総延長約800メートルに及ぶ東北電力女川原発構内の防潮堤。高さは海抜29メートルに達する「巨大な壁」だ=13日午後

 東北電力は13日、再稼働に向けて5月末に安全対策工事を完了した女川原発(宮城県女川町、石巻市)構内や2号機の一部を報道陣に公開した。新たな設備に費やされたのは約11年の年月と約5700億円の工事費。9月ごろの再稼働を見据える原発に入り、現状を取材した。(報道部・多勢ひかる)

 原発と海を隔てる防潮堤。大津波の流入を阻止するため、高さ海抜29メートル、総延長約800メートルの巨大な壁が立ちはだかる。東日本大震災前の敷地の高さは海抜14.8メートルだった。最新の知見による最高水位23.1メートルに十分な余裕を持たせた上、流されたがれきなどが衝突することも想定した。

 2号機の建屋内に入った。少し薄暗い部屋に通されると、いくつものパイプが張り巡らされた中に銀色のタンク3基が確認できた。重大事故時に原子炉格納容器の圧力を下げることで破損を防ぐ「フィルター付きベント」だ。容器内を圧迫する気体を外に放出する際、特殊なフィルターなどを通すことで粒子状の放射性物質の放出量を千分の1程度に抑えるという。気体は建屋の屋上から放出される。

東北電力が報道公開した2号機内の「フィルター付きベント」。パイプが張り巡らされた中に銀色のタンク3基が確認できた(代表撮影)

 原子炉の冷却機能が失われた場合に蒸気の力で注水を行う高圧ポンプや、津波で取水路などから湧き上がった海水が敷地内に流れ込むのを防ぐ防潮壁なども公開された。

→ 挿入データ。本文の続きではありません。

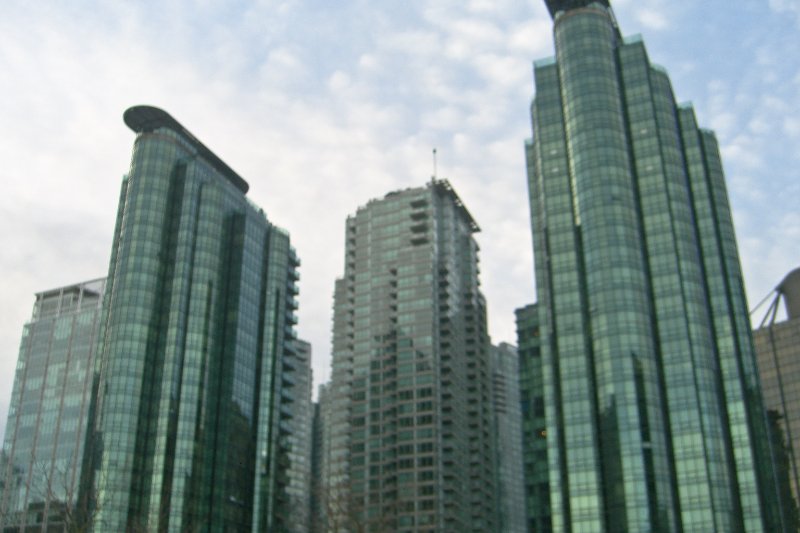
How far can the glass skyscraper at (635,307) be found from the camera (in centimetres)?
13512

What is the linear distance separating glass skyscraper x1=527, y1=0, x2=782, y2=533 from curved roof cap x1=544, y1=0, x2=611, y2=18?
38 centimetres

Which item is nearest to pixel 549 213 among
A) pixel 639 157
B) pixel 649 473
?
pixel 639 157

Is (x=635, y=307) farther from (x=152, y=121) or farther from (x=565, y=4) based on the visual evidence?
(x=152, y=121)

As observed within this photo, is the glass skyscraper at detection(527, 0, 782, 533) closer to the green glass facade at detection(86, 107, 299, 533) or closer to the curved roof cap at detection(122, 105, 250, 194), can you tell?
the green glass facade at detection(86, 107, 299, 533)

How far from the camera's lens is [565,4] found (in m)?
172

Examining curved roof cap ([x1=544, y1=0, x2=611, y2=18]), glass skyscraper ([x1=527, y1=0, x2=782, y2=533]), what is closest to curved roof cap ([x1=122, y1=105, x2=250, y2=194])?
glass skyscraper ([x1=527, y1=0, x2=782, y2=533])

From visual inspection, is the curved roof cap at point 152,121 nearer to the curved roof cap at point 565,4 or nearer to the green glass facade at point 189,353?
the green glass facade at point 189,353

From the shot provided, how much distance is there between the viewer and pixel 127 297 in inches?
6767

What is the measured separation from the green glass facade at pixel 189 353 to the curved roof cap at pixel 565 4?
8057cm

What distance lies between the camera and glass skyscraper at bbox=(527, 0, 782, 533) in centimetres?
13512

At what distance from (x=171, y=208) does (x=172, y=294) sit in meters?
20.0

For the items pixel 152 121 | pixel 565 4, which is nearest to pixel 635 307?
pixel 565 4

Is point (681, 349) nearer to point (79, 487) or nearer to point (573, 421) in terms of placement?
point (573, 421)

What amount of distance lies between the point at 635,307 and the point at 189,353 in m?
87.3
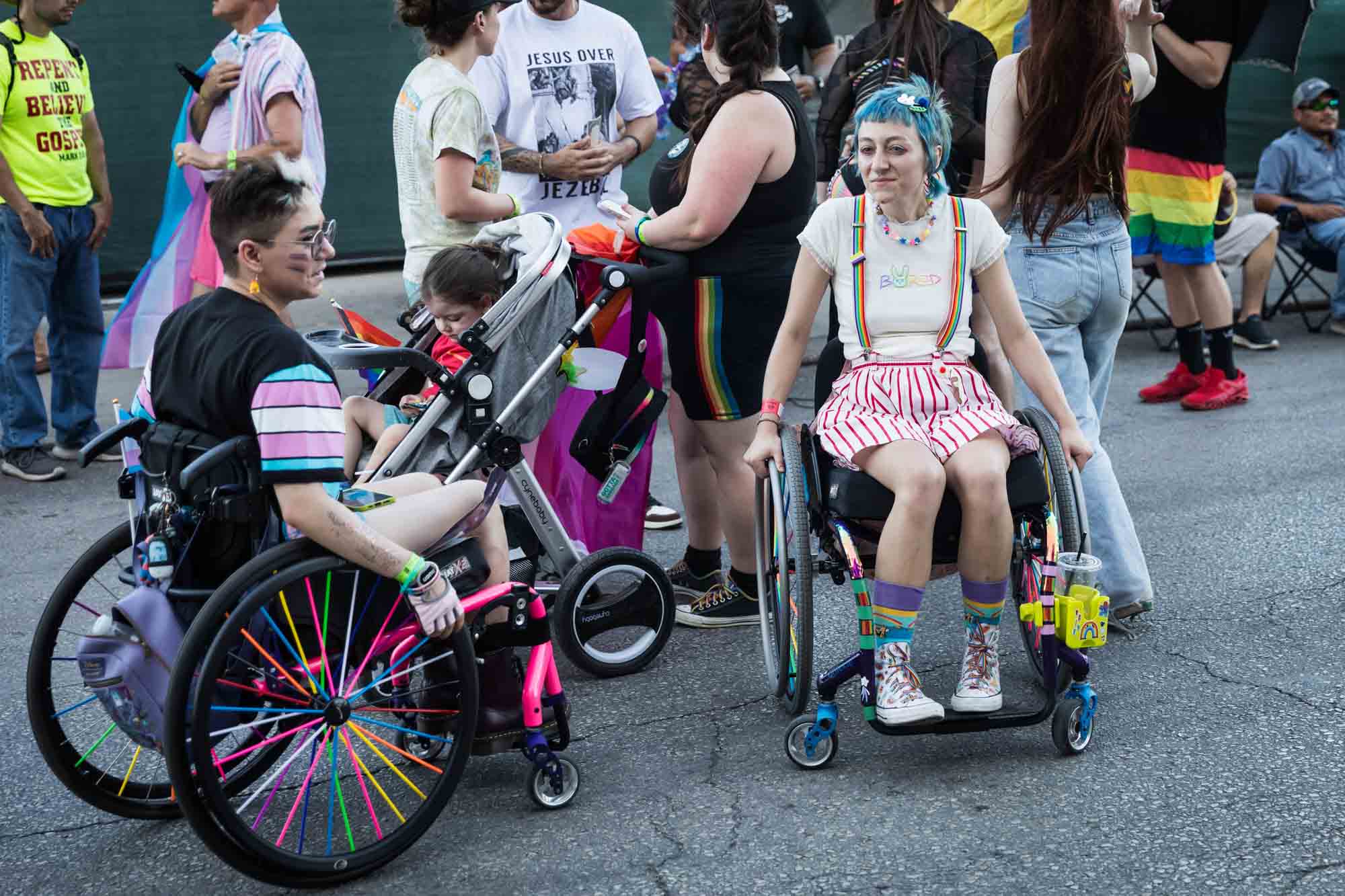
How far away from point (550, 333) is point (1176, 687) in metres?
1.99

 敷地内では、忙しそうに動き回る作業員らと幾度も擦れ違った。約13年ぶりとなる再稼働のため、技術系社員約500人のうち4割ほどは運転経験がない。設備面の工事は完了したが、社員のスキル向上が不可欠となる。東北電は運転シミュレーターなどを使って訓練を進める考えだ。

 阿部正信所長は「安全対策に終わりはなく、再稼働に全力を尽くしていく」と強調した。再稼働を目指す中、今後も徹底した安全管理と住民への丁寧な説明が求められる。